Wednesday

August 23rd, 2017

Insight

Bring Back Shame

Greg Crosby

By Greg Crosby

Published August 12, 2016

Bring Back Shame

Earlier in the year Wall Street Journal columnist Bret Stephens mused about the erosion of our American character.

He wrote, "When did the decline of American character begin?" He then offered a few possible dates and events. "Maybe it was between July 1969, when two Americans walked on the moon, and a Saturday that August, when 400,000 Americans rolled in the mud at Woodstock. Maybe it was when that year's commencement speaker at Wellesley said it was the mission of her generation to search 'for more immediate, ecstatic, and penetrating modes of living.' Maybe it happened the night of January 14, 1970, when Leonard and Felicia Bernstein held a soiree for the Black Panthers, inaugurating the era of radical chic."

Stephens suggested some possible later dates and events that might have contributed to the lack of virtue and character that is so prevalent in America today. He said, "... (Maybe it was) when bragging ceased to be considered uncouth, and ignorance ceased to be embarrassing, and lying ceased to be shameful, and the habits of understatement gave way to ever more conspicuous displays of wealth, desire, feelings, skin."

"Lying ceased to be shameful." At one time if someone were caught in a lie, they would be ashamed, but not anymore. What's more, people aren't bothered by being lied to as they once were. It is precisely this acceptance of liars which has enabled people like Hillary Clinton and her husband to prosper in the public eye even while blatantly looking into cameras and faces and delivering complete and utter lies to people on an ongoing basis.

Shame? They don't have any, and what's worse; they are not shamed in the public arena as they would have been back in a time when America had stronger morals.

Sadly there are quite a lot of things besides lying that have ceased to be shameful today. Getting food stamps, being on welfare, living on disability and other taxpayer funded programs indefinitely, no shame attached.

##############################

- Task instructions
**a.** Answer these questions using the column on shame:
(i) Which newspaper does Bret Stephens write a column for?
(ii) On what date did Leonard and Felicia Bernstein hold a soiree for the Black Panthers?
(iii) Besides lying, what things does the column list as no longer shameful?
**b.** Decide whether each statement agrees with the column on shame, and support each yes or no with the deciding words quoted from it:
(i) The column was published on August 12, 2016.
(ii) According to the column, people are now more bothered by being lied to than they once were.
(iii) The Woodstock gathering mentioned in the column took place on a Sunday.
The items have no connection to the column.

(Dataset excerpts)
##############################

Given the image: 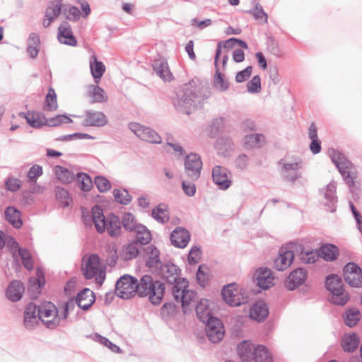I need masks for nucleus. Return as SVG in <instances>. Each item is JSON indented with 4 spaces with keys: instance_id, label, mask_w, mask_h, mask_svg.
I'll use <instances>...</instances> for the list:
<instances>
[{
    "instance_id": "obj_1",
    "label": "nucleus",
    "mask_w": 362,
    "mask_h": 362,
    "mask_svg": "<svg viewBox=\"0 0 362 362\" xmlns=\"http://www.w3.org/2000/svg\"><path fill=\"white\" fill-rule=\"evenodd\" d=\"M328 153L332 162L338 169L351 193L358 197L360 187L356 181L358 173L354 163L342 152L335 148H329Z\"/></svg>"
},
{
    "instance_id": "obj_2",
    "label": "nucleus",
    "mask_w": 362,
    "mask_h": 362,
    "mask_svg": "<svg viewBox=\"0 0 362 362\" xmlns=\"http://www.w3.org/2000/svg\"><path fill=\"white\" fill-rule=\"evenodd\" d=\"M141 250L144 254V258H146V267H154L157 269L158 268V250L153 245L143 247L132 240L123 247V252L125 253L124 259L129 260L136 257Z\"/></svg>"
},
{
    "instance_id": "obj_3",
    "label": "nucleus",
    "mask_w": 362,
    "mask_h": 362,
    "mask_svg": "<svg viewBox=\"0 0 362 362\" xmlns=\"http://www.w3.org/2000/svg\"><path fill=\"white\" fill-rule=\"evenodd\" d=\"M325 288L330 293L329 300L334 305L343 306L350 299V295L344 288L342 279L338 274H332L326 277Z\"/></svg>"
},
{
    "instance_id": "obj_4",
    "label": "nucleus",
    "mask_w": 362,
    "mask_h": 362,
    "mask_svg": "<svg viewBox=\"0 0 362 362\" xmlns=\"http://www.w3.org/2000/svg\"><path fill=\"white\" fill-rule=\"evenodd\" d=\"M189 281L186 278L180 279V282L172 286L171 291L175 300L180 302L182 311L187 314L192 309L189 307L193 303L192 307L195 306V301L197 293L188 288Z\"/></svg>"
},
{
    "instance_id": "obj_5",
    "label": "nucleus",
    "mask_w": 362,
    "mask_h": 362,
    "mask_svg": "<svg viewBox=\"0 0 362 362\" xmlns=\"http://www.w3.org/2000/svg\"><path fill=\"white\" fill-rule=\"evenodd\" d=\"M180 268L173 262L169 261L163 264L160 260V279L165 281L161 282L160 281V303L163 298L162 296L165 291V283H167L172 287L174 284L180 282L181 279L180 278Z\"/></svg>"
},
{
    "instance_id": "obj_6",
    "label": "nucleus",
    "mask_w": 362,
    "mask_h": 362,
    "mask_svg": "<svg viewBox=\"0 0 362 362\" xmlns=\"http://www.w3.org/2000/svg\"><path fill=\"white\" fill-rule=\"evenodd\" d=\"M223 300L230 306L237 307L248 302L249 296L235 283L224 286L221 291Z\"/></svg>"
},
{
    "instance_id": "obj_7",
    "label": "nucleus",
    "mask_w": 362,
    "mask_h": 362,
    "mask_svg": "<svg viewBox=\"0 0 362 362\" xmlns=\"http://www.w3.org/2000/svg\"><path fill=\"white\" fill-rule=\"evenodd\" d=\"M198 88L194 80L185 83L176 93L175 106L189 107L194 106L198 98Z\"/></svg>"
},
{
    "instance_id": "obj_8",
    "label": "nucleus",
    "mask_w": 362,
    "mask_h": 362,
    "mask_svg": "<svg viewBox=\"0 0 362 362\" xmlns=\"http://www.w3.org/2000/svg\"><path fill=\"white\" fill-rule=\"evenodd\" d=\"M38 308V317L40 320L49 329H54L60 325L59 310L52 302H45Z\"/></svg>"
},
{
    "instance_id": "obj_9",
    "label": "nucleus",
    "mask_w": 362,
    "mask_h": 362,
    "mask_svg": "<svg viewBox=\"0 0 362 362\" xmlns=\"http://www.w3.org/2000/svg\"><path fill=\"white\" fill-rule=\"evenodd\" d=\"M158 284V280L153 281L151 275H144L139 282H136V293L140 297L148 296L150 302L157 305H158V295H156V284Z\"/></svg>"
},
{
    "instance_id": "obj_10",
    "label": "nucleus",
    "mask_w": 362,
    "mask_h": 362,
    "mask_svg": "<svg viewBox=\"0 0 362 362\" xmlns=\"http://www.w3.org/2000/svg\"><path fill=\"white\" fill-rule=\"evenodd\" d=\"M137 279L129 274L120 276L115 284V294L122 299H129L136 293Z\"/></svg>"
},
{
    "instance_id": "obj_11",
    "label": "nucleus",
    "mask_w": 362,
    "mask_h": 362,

##############################

- List of solutions
**a.**
(i) The Wall Street Journal.
(ii) January 14, 1970.
(iii) Getting food stamps, being on welfare, and living on disability and other taxpayer funded programs indefinitely.

**b.**
(i) Yes: "Published August 12, 2016"
(ii) No: "people aren't bothered by being lied to as they once were"
(iii) No: "a Saturday that August, when 400,000 Americans rolled in the mud at Woodstock"